W ciągu roku z rynku zniknęło 51 tys. jednoosobowych firm - informuje "Dziennik Gazeta Prawna". Tak wynika z przytaczanych przez gazetę analiz Badań Aktywności Ekonomicznej Ludności.

Spadek jest nietypowy - ocenia prof. Elżbieta Kryńska z Uniwersytetu Łódzkiego. Jak wyjaśnia, dotychczas w obliczu gospodarczych perturbacji liczba takich firm rosła, bo uchodziły one za miejsca pracy ostatniej szansy.
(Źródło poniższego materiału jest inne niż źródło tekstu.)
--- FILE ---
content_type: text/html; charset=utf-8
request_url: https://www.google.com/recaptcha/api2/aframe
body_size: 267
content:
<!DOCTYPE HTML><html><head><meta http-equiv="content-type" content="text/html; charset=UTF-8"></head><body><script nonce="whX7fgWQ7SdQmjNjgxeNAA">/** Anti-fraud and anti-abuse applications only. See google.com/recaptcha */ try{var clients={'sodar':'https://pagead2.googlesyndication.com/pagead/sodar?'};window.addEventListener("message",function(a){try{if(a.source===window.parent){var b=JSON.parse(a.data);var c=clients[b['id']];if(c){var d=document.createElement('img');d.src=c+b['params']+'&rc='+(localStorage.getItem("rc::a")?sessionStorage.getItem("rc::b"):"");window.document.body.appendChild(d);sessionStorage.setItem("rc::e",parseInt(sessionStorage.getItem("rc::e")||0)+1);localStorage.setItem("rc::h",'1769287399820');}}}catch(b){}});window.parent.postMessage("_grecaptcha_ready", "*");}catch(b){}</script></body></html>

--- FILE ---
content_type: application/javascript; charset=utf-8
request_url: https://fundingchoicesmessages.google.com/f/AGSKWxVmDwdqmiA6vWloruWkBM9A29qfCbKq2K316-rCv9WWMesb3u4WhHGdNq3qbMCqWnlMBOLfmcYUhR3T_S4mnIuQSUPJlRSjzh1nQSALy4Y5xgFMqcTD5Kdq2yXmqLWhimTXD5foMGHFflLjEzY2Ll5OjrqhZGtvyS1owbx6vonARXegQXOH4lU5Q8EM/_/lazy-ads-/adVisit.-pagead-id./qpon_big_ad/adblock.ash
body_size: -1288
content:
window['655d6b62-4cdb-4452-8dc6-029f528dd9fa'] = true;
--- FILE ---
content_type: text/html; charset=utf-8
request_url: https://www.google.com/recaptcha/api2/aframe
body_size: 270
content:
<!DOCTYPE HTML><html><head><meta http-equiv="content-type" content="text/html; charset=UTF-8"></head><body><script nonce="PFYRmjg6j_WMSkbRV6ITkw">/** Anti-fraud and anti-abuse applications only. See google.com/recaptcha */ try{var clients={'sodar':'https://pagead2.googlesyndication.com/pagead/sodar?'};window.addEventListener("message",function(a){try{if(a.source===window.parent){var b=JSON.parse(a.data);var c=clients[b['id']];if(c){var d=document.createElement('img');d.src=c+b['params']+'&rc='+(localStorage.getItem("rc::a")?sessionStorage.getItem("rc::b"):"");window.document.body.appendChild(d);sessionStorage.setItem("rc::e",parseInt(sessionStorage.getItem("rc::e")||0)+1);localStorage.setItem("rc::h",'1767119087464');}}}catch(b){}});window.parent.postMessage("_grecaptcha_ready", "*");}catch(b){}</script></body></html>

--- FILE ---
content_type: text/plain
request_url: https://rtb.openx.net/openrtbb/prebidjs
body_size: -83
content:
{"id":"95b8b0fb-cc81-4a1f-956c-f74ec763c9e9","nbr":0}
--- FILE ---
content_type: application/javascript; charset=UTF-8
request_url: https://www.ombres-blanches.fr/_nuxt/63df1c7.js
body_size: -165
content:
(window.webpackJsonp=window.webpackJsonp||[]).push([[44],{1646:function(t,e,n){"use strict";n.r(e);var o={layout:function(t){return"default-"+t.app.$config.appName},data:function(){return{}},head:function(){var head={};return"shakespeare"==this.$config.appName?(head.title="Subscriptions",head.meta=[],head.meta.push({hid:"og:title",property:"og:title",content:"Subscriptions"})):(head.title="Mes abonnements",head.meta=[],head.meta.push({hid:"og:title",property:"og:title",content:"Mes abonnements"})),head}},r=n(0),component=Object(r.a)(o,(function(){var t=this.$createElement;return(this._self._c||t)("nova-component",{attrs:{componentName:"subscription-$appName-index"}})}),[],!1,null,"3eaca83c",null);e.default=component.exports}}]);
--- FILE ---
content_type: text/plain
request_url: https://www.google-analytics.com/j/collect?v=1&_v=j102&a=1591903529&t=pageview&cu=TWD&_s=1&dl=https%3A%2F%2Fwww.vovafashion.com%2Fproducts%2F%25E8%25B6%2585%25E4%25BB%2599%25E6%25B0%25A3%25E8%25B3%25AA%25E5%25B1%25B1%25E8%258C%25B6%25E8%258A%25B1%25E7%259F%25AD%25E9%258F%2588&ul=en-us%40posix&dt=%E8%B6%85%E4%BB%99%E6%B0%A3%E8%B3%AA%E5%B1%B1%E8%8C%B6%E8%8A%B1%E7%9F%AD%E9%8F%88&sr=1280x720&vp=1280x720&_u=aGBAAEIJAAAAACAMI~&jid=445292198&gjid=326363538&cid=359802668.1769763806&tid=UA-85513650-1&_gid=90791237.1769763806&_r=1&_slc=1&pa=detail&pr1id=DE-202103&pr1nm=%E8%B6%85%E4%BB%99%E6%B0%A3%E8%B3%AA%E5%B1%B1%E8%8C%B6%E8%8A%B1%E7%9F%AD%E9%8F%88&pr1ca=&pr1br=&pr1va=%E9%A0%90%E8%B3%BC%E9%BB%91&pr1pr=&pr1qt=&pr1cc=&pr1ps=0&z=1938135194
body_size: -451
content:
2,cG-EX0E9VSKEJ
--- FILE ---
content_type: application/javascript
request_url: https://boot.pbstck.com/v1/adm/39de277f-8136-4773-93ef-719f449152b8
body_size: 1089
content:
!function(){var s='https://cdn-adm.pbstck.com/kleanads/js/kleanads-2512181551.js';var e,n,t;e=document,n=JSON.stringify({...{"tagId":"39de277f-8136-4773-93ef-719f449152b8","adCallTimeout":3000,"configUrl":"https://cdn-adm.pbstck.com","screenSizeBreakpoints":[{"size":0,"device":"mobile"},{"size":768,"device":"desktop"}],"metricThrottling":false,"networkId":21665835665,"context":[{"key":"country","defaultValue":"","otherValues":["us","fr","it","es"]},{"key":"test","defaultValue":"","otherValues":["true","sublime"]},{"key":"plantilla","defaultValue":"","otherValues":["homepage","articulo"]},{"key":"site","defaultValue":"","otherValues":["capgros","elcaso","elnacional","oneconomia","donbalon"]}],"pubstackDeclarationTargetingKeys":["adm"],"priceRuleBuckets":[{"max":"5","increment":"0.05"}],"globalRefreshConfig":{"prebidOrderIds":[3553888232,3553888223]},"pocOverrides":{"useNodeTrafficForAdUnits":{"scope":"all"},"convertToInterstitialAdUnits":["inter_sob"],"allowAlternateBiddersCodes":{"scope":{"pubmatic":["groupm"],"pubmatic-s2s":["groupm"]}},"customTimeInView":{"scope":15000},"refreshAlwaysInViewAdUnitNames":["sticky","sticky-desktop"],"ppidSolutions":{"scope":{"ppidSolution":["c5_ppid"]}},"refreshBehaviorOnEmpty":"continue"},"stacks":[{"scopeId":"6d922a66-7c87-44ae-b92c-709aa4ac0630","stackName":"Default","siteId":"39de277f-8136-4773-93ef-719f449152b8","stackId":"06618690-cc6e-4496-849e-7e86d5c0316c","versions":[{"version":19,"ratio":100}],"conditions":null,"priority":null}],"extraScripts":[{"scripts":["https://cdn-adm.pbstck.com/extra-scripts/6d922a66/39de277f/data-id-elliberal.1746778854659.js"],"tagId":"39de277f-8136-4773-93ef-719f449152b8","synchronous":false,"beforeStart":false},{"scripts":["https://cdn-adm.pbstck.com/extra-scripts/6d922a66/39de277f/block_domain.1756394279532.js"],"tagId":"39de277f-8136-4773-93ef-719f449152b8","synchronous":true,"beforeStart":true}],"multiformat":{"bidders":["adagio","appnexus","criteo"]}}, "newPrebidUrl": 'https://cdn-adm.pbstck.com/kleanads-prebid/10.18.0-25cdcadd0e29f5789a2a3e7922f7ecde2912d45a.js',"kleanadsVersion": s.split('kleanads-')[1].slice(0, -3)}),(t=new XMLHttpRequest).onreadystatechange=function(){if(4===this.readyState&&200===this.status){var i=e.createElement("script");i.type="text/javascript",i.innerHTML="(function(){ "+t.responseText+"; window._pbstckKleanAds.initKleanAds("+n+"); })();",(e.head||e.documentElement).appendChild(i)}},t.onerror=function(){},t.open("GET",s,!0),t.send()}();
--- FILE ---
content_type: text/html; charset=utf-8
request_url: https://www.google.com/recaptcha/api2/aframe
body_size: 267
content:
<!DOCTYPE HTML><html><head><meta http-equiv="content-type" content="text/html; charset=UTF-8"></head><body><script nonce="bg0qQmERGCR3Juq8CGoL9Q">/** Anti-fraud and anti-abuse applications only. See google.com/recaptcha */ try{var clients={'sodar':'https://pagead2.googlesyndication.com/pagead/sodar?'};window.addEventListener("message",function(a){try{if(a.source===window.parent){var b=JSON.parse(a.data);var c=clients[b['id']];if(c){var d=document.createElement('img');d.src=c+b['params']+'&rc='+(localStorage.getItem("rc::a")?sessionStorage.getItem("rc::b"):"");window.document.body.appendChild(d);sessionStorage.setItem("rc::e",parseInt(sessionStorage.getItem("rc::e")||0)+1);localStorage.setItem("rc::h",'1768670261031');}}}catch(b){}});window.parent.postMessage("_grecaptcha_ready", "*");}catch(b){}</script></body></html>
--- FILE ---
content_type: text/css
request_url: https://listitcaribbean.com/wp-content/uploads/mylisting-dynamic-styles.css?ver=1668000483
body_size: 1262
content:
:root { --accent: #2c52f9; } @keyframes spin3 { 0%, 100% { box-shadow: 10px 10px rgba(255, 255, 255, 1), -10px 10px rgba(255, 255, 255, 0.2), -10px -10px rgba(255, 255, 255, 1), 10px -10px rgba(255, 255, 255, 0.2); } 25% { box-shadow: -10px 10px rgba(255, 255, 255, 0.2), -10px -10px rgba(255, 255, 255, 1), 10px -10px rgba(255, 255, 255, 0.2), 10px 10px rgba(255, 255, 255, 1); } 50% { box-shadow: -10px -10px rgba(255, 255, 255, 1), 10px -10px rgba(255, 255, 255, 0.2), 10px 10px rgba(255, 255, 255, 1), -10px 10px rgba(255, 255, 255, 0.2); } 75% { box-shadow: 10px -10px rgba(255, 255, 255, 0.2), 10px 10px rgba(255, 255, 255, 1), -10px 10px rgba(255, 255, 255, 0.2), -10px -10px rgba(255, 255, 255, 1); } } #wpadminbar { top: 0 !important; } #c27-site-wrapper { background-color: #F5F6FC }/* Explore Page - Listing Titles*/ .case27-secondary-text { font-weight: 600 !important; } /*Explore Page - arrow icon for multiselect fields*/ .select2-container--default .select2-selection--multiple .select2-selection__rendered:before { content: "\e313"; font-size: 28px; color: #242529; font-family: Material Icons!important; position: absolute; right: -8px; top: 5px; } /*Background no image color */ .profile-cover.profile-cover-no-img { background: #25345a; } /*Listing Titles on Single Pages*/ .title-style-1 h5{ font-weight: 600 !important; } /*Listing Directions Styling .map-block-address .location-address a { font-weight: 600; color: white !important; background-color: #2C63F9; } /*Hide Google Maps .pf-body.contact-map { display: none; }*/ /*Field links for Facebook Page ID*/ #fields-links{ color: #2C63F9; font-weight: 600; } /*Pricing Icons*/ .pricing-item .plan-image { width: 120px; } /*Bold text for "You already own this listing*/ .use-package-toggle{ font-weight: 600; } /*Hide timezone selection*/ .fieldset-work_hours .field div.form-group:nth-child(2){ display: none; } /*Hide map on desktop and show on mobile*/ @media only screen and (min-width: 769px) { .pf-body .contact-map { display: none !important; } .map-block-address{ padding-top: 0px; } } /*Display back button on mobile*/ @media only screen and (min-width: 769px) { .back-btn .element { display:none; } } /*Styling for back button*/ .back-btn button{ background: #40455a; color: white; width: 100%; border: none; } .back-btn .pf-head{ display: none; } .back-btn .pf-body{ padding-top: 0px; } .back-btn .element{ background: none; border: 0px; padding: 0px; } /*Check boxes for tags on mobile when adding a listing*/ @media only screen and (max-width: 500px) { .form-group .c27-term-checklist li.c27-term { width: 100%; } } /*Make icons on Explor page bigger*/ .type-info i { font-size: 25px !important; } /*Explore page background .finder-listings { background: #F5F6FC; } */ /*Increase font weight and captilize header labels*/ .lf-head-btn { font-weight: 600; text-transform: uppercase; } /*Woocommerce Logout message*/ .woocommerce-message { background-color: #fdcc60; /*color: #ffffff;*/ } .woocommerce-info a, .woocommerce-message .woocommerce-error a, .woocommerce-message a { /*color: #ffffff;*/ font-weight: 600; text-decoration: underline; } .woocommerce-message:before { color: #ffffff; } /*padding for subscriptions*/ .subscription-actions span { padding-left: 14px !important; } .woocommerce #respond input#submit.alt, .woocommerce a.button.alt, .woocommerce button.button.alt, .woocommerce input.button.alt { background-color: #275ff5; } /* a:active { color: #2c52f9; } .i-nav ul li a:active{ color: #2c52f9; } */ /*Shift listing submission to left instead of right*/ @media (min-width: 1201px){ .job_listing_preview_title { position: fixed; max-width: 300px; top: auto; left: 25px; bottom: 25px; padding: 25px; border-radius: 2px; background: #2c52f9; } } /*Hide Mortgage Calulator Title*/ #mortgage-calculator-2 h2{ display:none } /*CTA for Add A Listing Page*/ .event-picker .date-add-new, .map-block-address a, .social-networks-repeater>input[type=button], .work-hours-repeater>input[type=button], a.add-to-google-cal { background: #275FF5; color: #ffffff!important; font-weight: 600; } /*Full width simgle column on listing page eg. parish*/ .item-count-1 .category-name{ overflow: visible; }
Za pół roku, gdy naprawdę dotknie nas kryzys, nasilą się zwolnienia i będzie przybywać jednoosobowych firm - przewiduje prof. Kryńska.

Czasy są tak trudne, że także najmniejsze firmy tracą zamówienia, a część osób zamyka działalność i szuka pracy na etacie
- wskazuje z kolei Marcin Peterlik z Instytutu Badań nad Gospodarką Rynkową.

Znajduje to potwierdzenie w danych dotyczących firm, które zatrudniają przynajmniej jednego pracownika. Na koniec III kwartału 2012 roku takich przedsiębiorstw było o 28 tys. więcej niż przed rokiem. Potwierdza się, że dziś od pracy na własny rachunek wolimy znaleźć zajęcie u kogoś, nawet jeśli jest to rodzina - podkreśla "Dziennik Gazeta Prawna".